BERNE — A box draped in a white sheet was a transformative device on the floor of the Berne library. In went a gray-haired man after reading a book, and out crawled a baby boy.

Imagination was the theme of the video, titled “Berne Spark a Reaction” and created by teenagers at the library this winter. Each actor was pictured reading a book amid the library’s bookshelves. The video would cut close to a sparkler, then back to the reader, wearing a character’s costume — as if transformed by reading.

The state Education Department announced the Berne video on April 2 as one of three finalists in the 2014 New York State Teen Video Challenge, part of its Summer Reading at New York Libraries program.

The contest is held in each member state by the Collaborative Summer Library Program, which awards $275 for the best video, with $125 going to its associated library. Contestants were directed to promote reading by interpreting the CSLP slogan of the summer for teens, “SPARK a reaction.”

The other two finalists in New York were from downstate, submitted by the Malverne Public Library, in Nassau County, and the Harborfields Public Library, in Suffolk County.

The teenagers in the Berne video are John Shahen, Kelley Doolin, Thorne Sperry, Terrik Kobryn, and Laura Simpson. Kobryn and Shahen wrote and played music for the video on acoustic guitar, and Doolin and Simpson directed.

They were overseen by Kathleen Stempel, the assistant librarian and youth-services coordinator for Berne. When the library moved to a new, larger location this fall, formerly a church, Stempel wanted to organize a group of teenagers to advise the library on what books they’d like to read and what resources they’d use. Library Manager Judy Petrosillo said teenagers are the most underserved group in the community.

The local Girl Scout troop no. 1758 submitted a video, titled “Girl Scout Spark a Reaction” that wasn’t chosen for the finals. Fifteen cadets and seniors filmed their video during a snowstorm while staying at a lodge in Camp Is-Sho-Da in East Greenbush.

A group of bored-looking teenagers in the video are visited by book-weilding fairies who persuade the teens that books are awesome by describing their characters.

“Books open up doors,” Jean Forti, the troop’s co-leader, said of the video’s message.

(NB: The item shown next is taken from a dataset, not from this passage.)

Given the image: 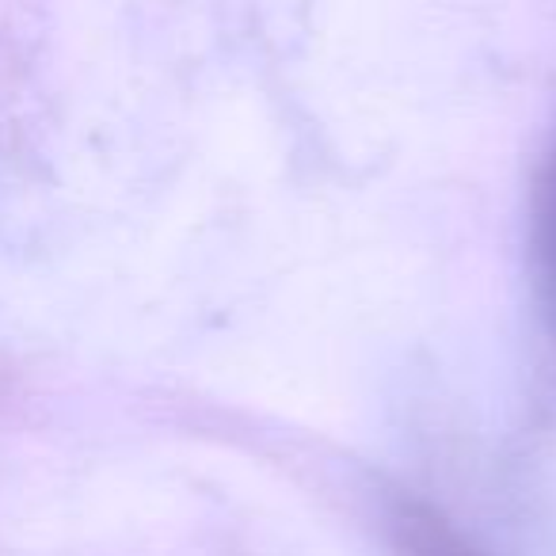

The girls in the troop also created benches for a reading area they designed for outside of the Berne library as one of their Silver Award projects.

The video challenge is an appeal, meant to excite teenagers to read and see the library as a fun place. The Berne library is holding an open mic night on April 11, as part of National Poetry Month, but also to accommodate teens.

Stempel, who holds story time for kids at the library every week, says it is not that teens or the coming generation is not interested in reading. Young people who aren’t inclined to read just haven’t discovered the right books to immerse themselves in, she said.

“The difference” between watching films and reading, Stempel said, “is their brains can imagine differently than a producer producing what they want you to see. When you read the stories, you can imagine.”